Working with CVTDb in R
CvTdb is a database with chemical toxicokinetic data. This post will show you how to use the CvTdb in R with BioBricks.
First, install biobricks:
pip install biobricks
biobricks configure # follow the prompts
Go to docs.biobricks.ai to learn more about the biobricks package.
Then, install the cvtdb asset:
biobricks install cvtdb
biobricks assets cvtdb
# cvtdb_sqlite: .../brick/cvtdb.sqlite
The assets function tells us the path of the sqlite file this asset distributes.
Load the cvtdb sqlite file in R:
library(biobricks)
library(tidyverse)
library(RSQLite)
cvtdb_assets <- biobricks::bbassets("cvtdb")
cvtdb <- dbConnect(RSQLite::SQLite(), cvtdb_assets$cvtdb_sqlite)
RSQLite::dbListTables(cvtdb)
# [1] "chemicals" "conc_time_values" "documents" "series"
# [5] "studies" "subjects" "tk_parameters"
We can see that there are 7 tables in the database.

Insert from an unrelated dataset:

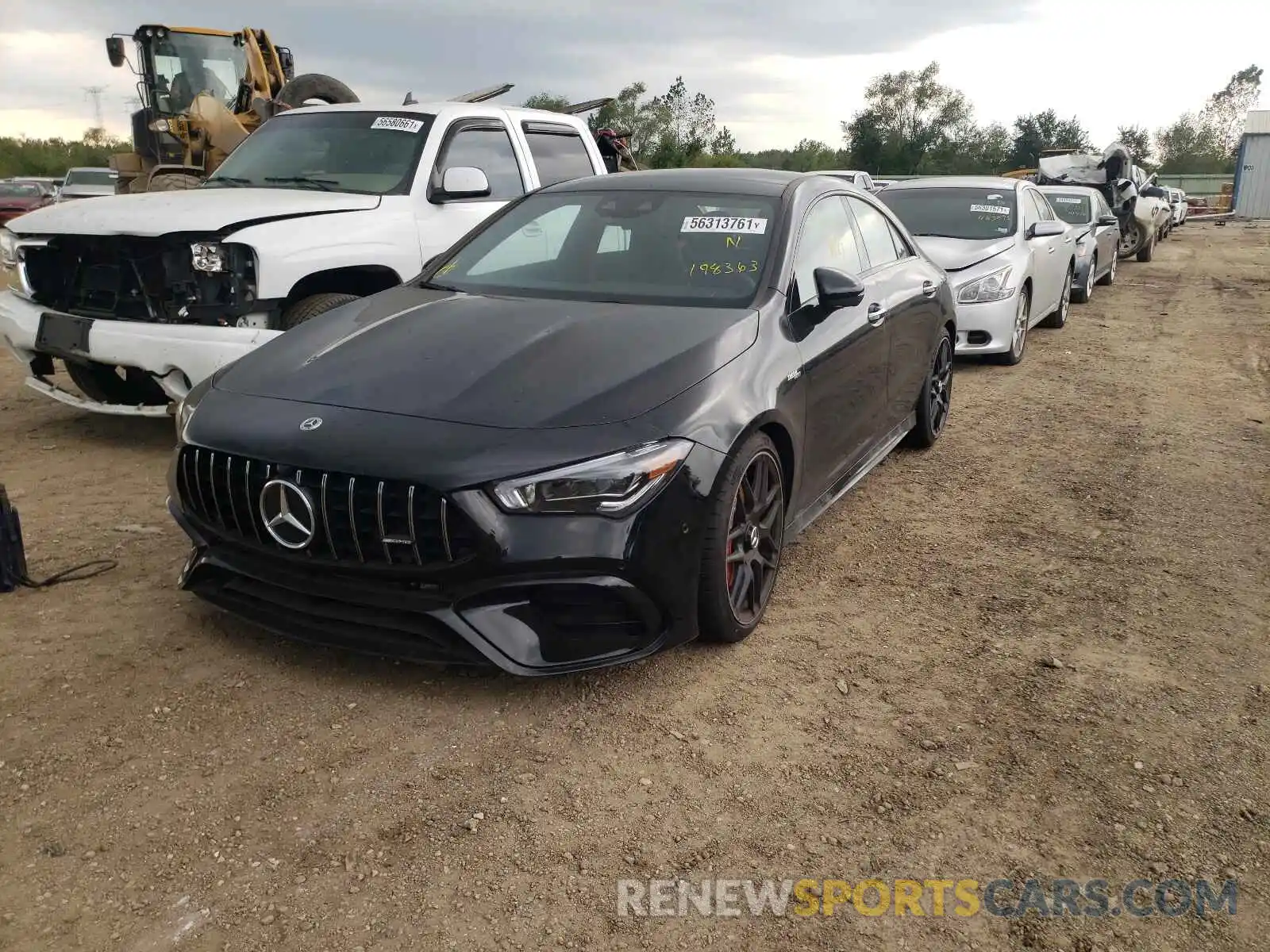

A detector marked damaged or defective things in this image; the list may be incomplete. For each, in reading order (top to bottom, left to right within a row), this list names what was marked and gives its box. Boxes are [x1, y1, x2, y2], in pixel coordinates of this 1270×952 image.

Click below to see the database schema:
There are 1816 rows in the tk_parameters
table which references 756 measured AUC
parameters. Let’s make an AUC table that references a chemical, it’s AUC value, and the study from which that came:
chemicals <- tbl(cvtdb, "chemicals") |> collect() |>
select(chemical_id = id, dsstox = dsstox_substance_id)
series <- tbl(cvtdb,"series") |> collect() |>
select(series_id = id, chemical_id = fk_analyzed_chemical_id) |>
inner_join(chemicals,by="chemical_id") |> distinct()

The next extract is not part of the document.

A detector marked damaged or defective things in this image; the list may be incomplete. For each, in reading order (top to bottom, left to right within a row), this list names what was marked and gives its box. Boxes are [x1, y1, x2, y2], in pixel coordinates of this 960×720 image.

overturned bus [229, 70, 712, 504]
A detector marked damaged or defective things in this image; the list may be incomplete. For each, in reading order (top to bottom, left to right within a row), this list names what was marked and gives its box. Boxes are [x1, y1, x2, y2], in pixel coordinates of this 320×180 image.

dsstox_auc <- tbl(cvtdb, "tk_parameters") |>
filter(parameter_name=="AUC") |> collect() |>
mutate(value = as.numeric(parameter_value)) |>
inner_join(series,by=c("fk_series_id"="series_id")) |>
select(dsstox,value)
dsstox_auc
# # A tibble: 692 × 2
# dsstox value
# 1 DTXSID3061635 1061.
# 2 DTXSID6044519 1855.
# 3 DTXSID20873970 24276
This is the key data in the cvtdb database. There are a few issues in the cvt database right now (see issue) but I’m sure they will be resolved soon.